Kâfirler İslam’la ve Müslümanlarla her konuda savaşırlar. Kadının giysisi, evlilik, boşanma, çocuk terbiyesi, erkeklerin kadınlarla karışmaması, miras, cihat, iktisat, siyaset, yargı sistemi, Hilafet, ukubat, iç ve dış siyaset, öğrenim, eğitim, yemek içmek v.s. İslam ahkâmına dayalı ne varsa reddederler. Hatta alay ederler, bunları irtica ve gericilik sayarlar. Çünkü kâfirler İslam’a inanmazlar, başka açıdan bakarlar, zihniyetleri ve nefsiyetleri farklıdır. Bu nedenle, düşünceleri ve zevkleri farklı olur. İslam’ın hiç bir tarafını beğenmezler, kadının iffetli ve kapalı olması hiç hoşlarına gitmez, onlara göre kadın açık seçik olmalı ve erkeklerle beraber olmalıdır. İslam’ın bakışına muhalefet ederek her şeye ters bakarlar. Böylece kâfirler Müslümanlarla doğrudan askeri olarak silahla savaştıkları gibi fikirle de savaşırlar. Onlar için hile ve tuzak kurarlar ve değişik üsluplarla aldatmaya çalışırlar. Müslümanlar saf ve aptal olup kâfirlere güvenirlerse tuzaklarına düşerler. Ondan korunmak için Müslümanlar kâfirlerden hiç bir fikir veya nizam almamalıdır. Fikirlerini ve nizamlarını sadece İslam’dan almalılar ve herhangi bir taviz vermemelidirler. Ayrıca kâfirlere karşı uyanık olup onlara güvenmemeli, onların hile ve tuzaklarını keşfetmek için çalışıp bozmalıdırlar. Mümtehine suresinin 1. ve 2. ayetinde beyan edildiği gibi Müslümanların kâfirleri sevmelerini ve dost edinmelerini yasaklıyor. Onları düşman sayıp onlardan gelen her türlü teklif ve fikirlere karşı büyük soru işareti koyup araştırmalıdırlar. Onları gerçek düşman edinmelidirler. Zira Allah Celle Celaluhu Nisa suresi 101. ayette kâfirlerin Müslümanların apaçık düşmanı olduklarını ve Bakara suresi 105. ayette beyan ettiği gibi “kâfirler Müslümanlar için hiç bir hayrın gelmesini istemezler” diye açıkladı.  Bakara suresi 120. ayette Yahudiler ve Hıristiyanların hiç bir zaman Müslümanlardan razı olmayacakları, ancak Müslümanlar dinlerini terk edip o kafirlerin dinlerine uyarlarsa o zaman razı olacakları bildirilmiştir. Bu nedenle onlardan ne teklif veya fikir gelirse gelsin kabul edilmemelidir. Onların bütün tekliflerine karşı şüpheyle bakmalıdırlar. Yoksa onların tuzaklarına düşerler. Maide suresi 51. ayette Allah Celle Celaluhu’nun ilan ettiği gibi Müslümanlar Yahudileri ve Hıristiyanları dost edinirlerse onlardan olurlar. Bundan vazgeçip tövbe etmezlerse hidayetli olmazlar, kâfirler gibi zalim olurlar.
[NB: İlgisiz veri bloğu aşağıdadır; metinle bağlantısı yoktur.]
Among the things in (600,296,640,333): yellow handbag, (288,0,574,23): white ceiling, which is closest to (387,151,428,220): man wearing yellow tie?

Eğer Müslümanlar tefsir etmeye çalıştığımız Al-i İmran suresi 101. ayetinde geçen talimata uyarlarsa sapmaz ve kâfirlerin tuzaklarına düşmezler. Her kim Allah’a bağlanırsa, Allah’ın ayetlerine ve emirlerine uyarsa doğru yolda yürür, hiç şaşmaz ve sapmaz. Allah’ın ayetleri bize okunursa ve Resul aramızda varken nasıl kafir oluruz?! Resulün varlığı Allah’tan getirdiği sünnetle tecelli eder. Onun şahsı değildir, onun getirdiğidir. Allah’ın dediği gibi o bir resuldür diğer resullerin öldüğü gibi ölecektir ve bilfiil öldü. Fakat Allah’tan getirdiği ayetler yanında bunları açıklayan Hadis-i şeriflerle, Sünnetle resul aramızda vardır, bakidir ve canlıdır. Onun varlığı ile var oluruz ve canlı oluruz, böylece onu sevmiş oluruz. Allah Celle Celaluhu’nun Ahzab suresi 21. ayette emrettiği gibi onun siyerini okuyup örnek alıyoruz, yolunu izliyoruz. Zira birçok ayette resulün getirdiğini almamızı emretti. Onun getirdiği şey Allah’tan olup Kur’an’ın açıklaması ve detaylarıdır. Nahl suresi 44. ayette açıklandığı gibi;

وَأَنزَلْنَا إِلَيْكَ الذِّكْرَ لِتُبَيِّنَ لِلنَّاسِ مَا نُزِّلَ إِلَيْهِمْ وَلَعَلَّهُمْ يَتَفَكَّرُونَ

“Kuranı sana indirdik, insanlara ne indirildiğini açıklayasın ve böylece umulur ki düşünmeye başlarlar.’’  

Allah resule Kur’an’ı indirdi ve açıklanmasının görevini ona verdi, açıklamasını ona vahyetti. O zaman Allah’ın ayetleri ve Resulün sünnetine Müslümanlar tabi oldukça doğru şekilde düşünmeye başlarlar, hidayetli olup doğru yolda giderler ve kâfirlikten korunurlar. Eğer böyle olmayıp buna sırt çevirirlerse kâfir veya buna benzer olup asabiyet için birbirlerinin boyunlarını vurmaya giderler. Hem dünyayı hem ahireti kaybederler, en büyük hüsran da budur.